A massive police raid against globalization opponents ahead of the Group of Eight Summit in Heiligendamm was unlawful, Germany's highest court decided. The group suspected of planning attacks was deemed legal.

Car bombs do not constitute terrorist activity and are a matter for the states and not the federal prosecutor's office, Germany's Federal Court of Justice ruled on Friday, Dec. 4, in Karlsruhe.

On May 9, 2007, one month prior to the G8 summit in Germany, 900 police officers searched 40 apartments, offices and left-wing meeting places in six German states, taking numerous documents into custody.

The raid, which has now been judged illegal, was ordered by the federal prosecutor's office after left-wing activists came under suspicion of planning terrorist attacks surrounding the summit.

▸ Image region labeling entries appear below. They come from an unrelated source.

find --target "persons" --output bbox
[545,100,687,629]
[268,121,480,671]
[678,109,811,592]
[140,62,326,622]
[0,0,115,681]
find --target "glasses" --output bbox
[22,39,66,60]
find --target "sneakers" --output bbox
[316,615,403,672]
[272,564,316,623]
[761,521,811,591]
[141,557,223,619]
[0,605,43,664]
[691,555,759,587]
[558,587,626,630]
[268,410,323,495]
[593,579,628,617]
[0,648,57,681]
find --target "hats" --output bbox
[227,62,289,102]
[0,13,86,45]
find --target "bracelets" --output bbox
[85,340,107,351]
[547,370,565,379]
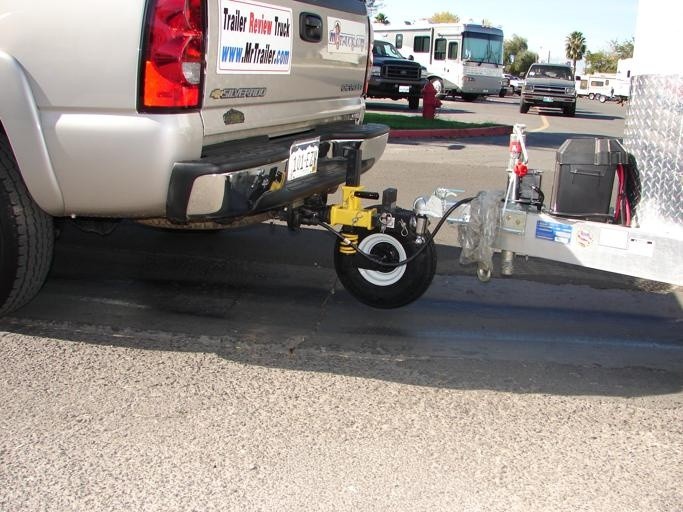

Court doubts terrorism intent

A police raid in HamburgBildunterschrift: Großansicht des Bildes mit der Bildunterschrift: Protestors clashed with police during the raid

One of the groups was accused by the federal prosecutor's office of having committed 12 acts of violence, mainly using car bombs, over a two-year period, resulting in damage totaling 12.6 million euros ($18.5 million).

In a statement issued on Friday, the Federal Court expressed "strong doubt" that this particular group should be criminally prosecuted, though it said its deeds shouldn't be made light of.

A terrorist act is one that causes significant damage to the state, concluded the court.

Friday's ruling came in response to one complaint from a member of the suspected activist group. The court said other similar complaints have yet to be reviewed.

Left-wing politicians applaud court ruling

The head of the Green Party, Claudia Roth, praised the decision as a "blow to the responsible parties."

"It is increasingly becoming a problem that the federal court has to fix decisions made by the federal prosecutor's office in order to uphold law and justice in Germany," said Dietmar Bartsch of the Left Party.

Both Interior Minister Wolfgang Schäuble and Federal Prosecutor General Monika Harms had advocated the May 9 raid.

In the weeks leading up to the summit in the resort town of Heiligendamm, anti-globalization activists held demonstrations, some of which involved skirmishes with police.

[http://www.dw-world.de/dw/article/0,2144,3038318,00.html]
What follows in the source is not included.